Question

Algebra question?

`f(x)=x^3-x^2-x-(11/4).`
If `k` is a constant such that the equation `f(x)=k` has three real solutions, what could be the value of `k`?

Answer 1

`-2.5648>k> -3.7500` (4dp)

Explanation:

(I have included steps that could be skipped ...e.g. this can be solved quickly by graphing, or eqns can be evaluated in one step with a calculator.
Hopefully this helps in understanding each step, although it looks a bit long).

`f(x)=x^3−x^2−x−(11/4)`

`=x^3−x^2−x−2.75`

If we graph this function we can see where the values for `f(x)` have more than 1 value for `x`
graph{x^3-x^2-x-2.75 [-10, 10, -5, 5]}

If the value of `f(x)` is exactly at either of the 2 inflection point values there are 2 possible values for `X`, and between these two `f(x)` values there are 3 possible values for `X`.

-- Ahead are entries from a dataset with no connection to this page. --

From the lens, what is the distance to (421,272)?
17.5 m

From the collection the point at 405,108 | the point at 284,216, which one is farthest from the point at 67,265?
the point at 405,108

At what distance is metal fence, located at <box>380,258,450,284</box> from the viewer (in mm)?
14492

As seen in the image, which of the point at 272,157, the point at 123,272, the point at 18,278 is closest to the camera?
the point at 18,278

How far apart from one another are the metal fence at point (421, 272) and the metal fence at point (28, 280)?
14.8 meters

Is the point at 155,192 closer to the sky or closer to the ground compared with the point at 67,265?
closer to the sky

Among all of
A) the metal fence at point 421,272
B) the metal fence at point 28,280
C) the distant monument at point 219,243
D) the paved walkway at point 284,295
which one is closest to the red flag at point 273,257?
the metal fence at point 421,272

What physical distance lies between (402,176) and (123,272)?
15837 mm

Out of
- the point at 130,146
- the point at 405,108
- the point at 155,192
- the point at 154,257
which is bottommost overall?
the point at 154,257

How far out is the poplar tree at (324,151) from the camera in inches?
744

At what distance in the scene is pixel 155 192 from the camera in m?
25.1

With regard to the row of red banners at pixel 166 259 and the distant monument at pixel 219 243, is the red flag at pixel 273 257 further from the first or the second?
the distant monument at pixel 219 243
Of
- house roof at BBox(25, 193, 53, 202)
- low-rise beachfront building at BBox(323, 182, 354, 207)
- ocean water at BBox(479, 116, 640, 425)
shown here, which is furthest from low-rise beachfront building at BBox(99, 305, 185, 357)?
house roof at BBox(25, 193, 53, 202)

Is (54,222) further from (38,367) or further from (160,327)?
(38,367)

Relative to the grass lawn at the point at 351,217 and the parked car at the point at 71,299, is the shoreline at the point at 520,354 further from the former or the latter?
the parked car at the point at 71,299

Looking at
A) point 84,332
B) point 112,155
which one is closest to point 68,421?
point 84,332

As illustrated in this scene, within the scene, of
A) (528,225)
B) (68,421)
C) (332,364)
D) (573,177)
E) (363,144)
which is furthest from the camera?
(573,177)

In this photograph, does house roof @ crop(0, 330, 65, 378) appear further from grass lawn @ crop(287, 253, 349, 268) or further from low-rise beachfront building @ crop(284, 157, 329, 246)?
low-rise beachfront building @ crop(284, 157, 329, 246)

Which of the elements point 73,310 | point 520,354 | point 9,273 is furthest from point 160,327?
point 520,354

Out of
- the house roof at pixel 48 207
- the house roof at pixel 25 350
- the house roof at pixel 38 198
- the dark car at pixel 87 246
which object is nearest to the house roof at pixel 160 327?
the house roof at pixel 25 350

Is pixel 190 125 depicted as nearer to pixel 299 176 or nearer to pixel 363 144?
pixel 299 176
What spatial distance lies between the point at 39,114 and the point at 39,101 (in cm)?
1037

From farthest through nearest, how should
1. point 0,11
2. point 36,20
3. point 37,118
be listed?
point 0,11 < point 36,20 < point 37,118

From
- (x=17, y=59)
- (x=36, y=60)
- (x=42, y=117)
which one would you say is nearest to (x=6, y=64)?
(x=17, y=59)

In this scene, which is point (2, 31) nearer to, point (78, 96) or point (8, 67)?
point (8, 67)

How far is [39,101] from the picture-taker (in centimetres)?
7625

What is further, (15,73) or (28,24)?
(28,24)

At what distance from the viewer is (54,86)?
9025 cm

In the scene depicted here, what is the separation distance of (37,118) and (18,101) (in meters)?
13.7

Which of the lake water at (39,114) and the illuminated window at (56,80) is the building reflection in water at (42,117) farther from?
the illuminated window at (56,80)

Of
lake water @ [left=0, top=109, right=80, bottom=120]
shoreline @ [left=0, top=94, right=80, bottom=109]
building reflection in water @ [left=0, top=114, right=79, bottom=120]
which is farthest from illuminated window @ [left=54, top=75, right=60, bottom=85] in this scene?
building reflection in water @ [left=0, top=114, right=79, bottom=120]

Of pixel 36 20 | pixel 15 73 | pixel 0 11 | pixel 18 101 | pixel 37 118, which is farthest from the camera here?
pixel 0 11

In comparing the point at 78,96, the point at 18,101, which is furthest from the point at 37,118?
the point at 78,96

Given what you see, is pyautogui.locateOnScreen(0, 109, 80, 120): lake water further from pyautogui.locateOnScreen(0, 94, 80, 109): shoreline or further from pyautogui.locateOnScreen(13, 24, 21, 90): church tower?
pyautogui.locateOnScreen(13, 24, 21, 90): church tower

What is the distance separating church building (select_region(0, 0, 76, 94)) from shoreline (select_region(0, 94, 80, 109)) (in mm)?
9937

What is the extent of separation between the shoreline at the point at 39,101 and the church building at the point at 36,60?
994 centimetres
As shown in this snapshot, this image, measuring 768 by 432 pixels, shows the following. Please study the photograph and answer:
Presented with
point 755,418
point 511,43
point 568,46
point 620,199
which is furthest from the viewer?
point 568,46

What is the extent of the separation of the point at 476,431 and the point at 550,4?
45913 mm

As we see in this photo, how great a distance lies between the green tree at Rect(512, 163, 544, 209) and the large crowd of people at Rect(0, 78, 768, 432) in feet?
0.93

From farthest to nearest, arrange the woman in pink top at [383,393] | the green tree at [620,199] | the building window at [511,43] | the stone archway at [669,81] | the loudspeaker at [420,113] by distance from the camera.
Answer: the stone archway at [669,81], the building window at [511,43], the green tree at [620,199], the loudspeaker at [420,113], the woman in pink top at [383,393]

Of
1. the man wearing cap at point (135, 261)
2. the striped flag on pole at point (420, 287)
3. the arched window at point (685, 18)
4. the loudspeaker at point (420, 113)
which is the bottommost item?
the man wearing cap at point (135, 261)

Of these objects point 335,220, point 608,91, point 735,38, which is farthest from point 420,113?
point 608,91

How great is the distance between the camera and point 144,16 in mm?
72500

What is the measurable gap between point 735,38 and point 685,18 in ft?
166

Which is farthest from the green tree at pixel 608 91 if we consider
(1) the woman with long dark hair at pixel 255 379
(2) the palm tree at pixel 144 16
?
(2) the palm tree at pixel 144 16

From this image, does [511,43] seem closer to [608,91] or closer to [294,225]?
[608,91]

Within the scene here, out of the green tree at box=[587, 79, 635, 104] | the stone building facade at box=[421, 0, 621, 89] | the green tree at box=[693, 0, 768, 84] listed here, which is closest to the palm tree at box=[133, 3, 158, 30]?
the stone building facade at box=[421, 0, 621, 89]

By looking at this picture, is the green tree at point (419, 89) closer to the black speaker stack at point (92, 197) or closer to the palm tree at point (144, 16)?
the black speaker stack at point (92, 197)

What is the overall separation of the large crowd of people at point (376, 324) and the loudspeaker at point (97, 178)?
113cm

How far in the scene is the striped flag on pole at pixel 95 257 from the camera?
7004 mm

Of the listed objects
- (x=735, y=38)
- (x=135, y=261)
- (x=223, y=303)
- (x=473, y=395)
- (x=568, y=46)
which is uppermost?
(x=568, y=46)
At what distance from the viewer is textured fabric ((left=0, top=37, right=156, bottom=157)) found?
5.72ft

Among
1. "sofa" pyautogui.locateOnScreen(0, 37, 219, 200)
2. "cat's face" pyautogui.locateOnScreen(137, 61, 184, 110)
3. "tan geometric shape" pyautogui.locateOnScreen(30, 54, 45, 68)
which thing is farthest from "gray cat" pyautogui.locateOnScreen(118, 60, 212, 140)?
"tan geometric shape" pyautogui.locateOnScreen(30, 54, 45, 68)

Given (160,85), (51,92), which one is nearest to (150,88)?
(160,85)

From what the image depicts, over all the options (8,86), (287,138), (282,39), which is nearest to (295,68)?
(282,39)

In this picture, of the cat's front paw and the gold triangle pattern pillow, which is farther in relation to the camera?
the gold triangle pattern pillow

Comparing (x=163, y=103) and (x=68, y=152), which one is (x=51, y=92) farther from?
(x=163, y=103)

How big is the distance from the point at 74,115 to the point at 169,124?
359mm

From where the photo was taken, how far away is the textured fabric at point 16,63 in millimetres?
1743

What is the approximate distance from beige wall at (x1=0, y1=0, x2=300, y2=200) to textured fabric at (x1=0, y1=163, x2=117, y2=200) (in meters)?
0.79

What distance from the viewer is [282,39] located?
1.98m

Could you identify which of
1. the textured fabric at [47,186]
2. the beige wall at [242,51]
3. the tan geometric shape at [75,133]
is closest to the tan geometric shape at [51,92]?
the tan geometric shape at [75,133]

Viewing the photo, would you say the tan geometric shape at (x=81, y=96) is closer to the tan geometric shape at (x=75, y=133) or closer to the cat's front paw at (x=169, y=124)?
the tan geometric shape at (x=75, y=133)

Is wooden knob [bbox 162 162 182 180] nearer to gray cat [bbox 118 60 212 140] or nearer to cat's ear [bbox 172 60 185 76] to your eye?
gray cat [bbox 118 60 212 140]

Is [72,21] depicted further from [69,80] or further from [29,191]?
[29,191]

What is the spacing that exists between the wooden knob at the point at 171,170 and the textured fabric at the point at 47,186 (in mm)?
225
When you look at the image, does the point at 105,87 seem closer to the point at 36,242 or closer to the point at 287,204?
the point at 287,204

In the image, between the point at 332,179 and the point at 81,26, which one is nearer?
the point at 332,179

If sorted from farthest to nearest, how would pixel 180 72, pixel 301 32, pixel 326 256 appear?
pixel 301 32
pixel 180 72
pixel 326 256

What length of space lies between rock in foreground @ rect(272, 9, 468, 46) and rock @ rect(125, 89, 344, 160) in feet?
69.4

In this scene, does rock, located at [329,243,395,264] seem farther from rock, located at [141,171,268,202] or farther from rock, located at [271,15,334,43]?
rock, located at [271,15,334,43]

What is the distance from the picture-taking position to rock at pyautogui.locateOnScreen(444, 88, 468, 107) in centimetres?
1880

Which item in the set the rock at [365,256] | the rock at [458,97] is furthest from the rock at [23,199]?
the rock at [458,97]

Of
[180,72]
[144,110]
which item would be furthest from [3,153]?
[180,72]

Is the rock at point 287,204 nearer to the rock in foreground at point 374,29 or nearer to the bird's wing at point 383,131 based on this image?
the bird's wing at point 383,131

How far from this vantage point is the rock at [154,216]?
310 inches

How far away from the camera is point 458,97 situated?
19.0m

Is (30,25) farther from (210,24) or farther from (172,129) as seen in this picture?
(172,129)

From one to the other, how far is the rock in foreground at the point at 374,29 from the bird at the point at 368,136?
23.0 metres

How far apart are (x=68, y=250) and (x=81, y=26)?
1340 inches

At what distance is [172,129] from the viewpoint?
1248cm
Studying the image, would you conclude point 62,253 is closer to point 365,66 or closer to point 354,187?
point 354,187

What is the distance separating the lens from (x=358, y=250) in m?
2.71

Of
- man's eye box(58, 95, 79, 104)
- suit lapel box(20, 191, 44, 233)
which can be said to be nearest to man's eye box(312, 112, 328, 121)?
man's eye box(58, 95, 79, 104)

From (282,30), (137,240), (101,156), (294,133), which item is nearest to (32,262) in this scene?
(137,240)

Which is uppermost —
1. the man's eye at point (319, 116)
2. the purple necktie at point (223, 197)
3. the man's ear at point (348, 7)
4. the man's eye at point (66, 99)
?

At the inflection points the slope of `f(x)` = 0 so `d(f(x)).dx=0`

`d(f(x)).dx = 3x^2-2x-1`

so if we solve for `3x^2-2x-1 = 0` we will get these points.

Use a the quadratic formula

`x=(-b+-sqrt(b^2-4ac))/(2a)`

`x=(-(-2)+-sqrt((-2)^2-4(3*-1)))/(2*3)`

`x=(2+-sqrt(4+12))/(6)`

`x=(2+-sqrt(16))/6`

`x = 2/6+-4/6`

`x = -1/3 or 1` ...these are the values for `x` at the inflection points

put theses into `f(x)` to get the values asked for in the question

`f(x)=x^3−x^2−x−2.75`

at `x=1/3`
`f(x)=(-1/3)^3−(-1/3)^2−(-1/3)−2.75`

evaluate this now, or simplify the fractions:

`= -1/27 - 1/9 + 1/3 -2.75`
`= -1/27-3/27 + 9/27 - 2.75`
`= 5/27 - 2.75`
`= -2.5648`

or
`f(x)=(1)^3−(1)^2−(1)−2.75`

`= -3.75`

So `f(x)` has 3 real solutions when `f(x)` is < `-2.5648` and > `-3.75` (but only 2 at these values).